----- SUPPLIED TEXT

Peter Ackroyd has been a passionate chronicler of London, most recently with his bestselling book on the Thames, but he has now written Venice: Pure City (Chatto & Windus £25). The city’s history has been well told often enough, and Ackroyd’s TV spin-off delivers no revelations, but it is a lively, learned, warts-and-all portrait of a place most of us tend to glamorise.

Life on an Aegean island also tends to get glamorised, but not in Dmetri Kakmi’s autobiographical novel. Mother Land (Eland £17) may take us back to the innocence of summery days in the early 1960s, with wine-dark seas, dusty lanes and big feasts, but the idyll is riven by tensions between Greeks and Turks, and between a sophisticated mother and a fisherman father. Beautifully told, sensitively observed and painfully poignant, this is a gorgeous memoir of an island life that is now lost to us.

----------

GIVEN EXERCISE 1 ▸ Please translate this sentence from the book reviews above into Spanish: "Life on an Aegean island also tends to get glamorised, but not in Dmetri Kakmi’s autobiographical novel."
GIVEN EXERCISE 2 ▸ Pick up the book reviews above after their last sentence and add one more paragraph.

----- PROVIDED DATA

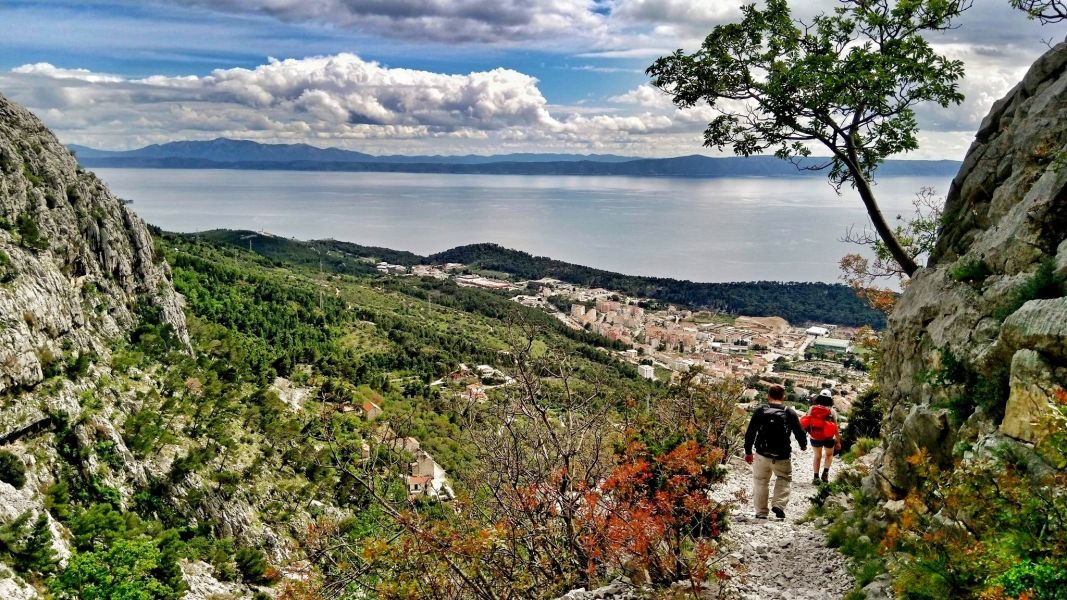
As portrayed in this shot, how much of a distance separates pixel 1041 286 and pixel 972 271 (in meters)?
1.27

----------
----- PROVIDED DATA

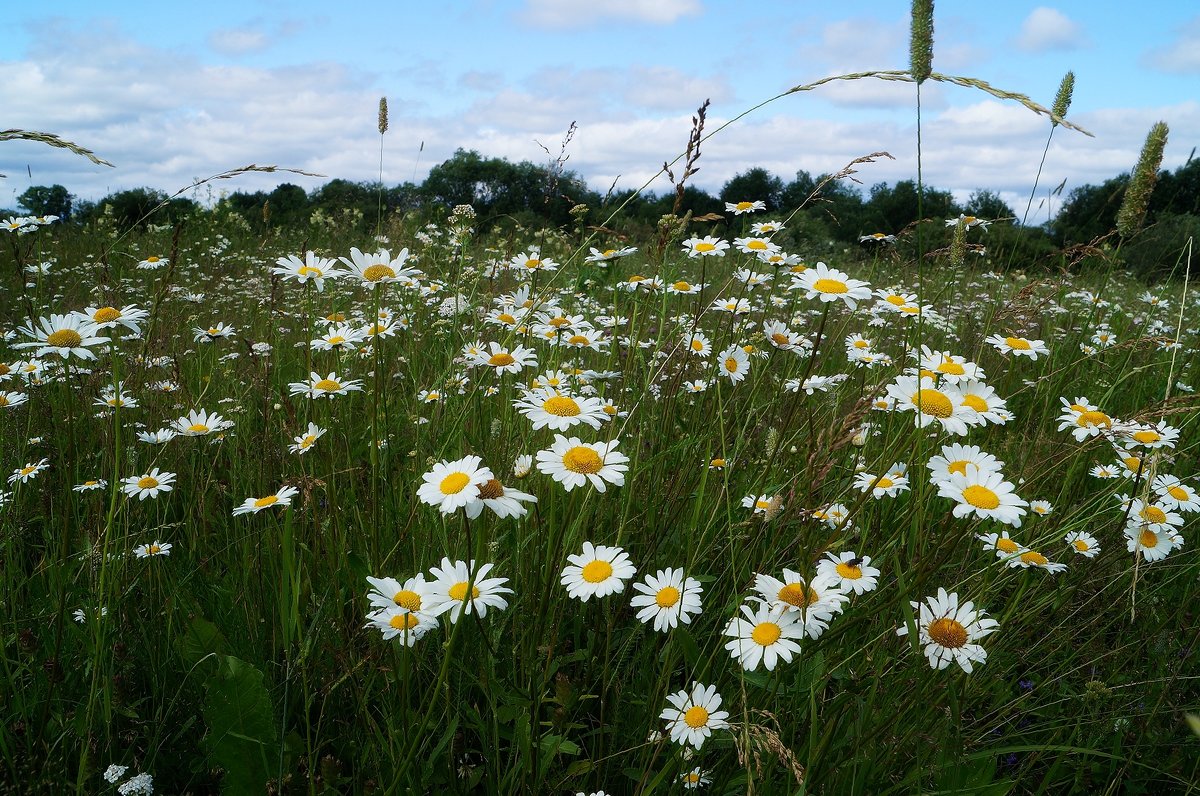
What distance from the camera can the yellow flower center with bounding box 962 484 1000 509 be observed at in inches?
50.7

----------

WRITTEN RESPONSE 1 ▸ La vida en una isla del Egeo también tiende a idealizarse, pero no en la novela autobiográfica de Dmetri Kakmi.

WRITTEN RESPONSE 2 ▸
Finally, two photographic books stand out from the decorative pack. Los Angeles (Taschen £45) is a suitably outsize, 572-page celebration of the city where big and bold are best. By contrast, the slender, elegant Desert Songs (AUC £30), by Arita Baaijens, is a beautiful, evocative record of three journeys across Egypt and Sudan, with several short, fascinating essays on life in the sands.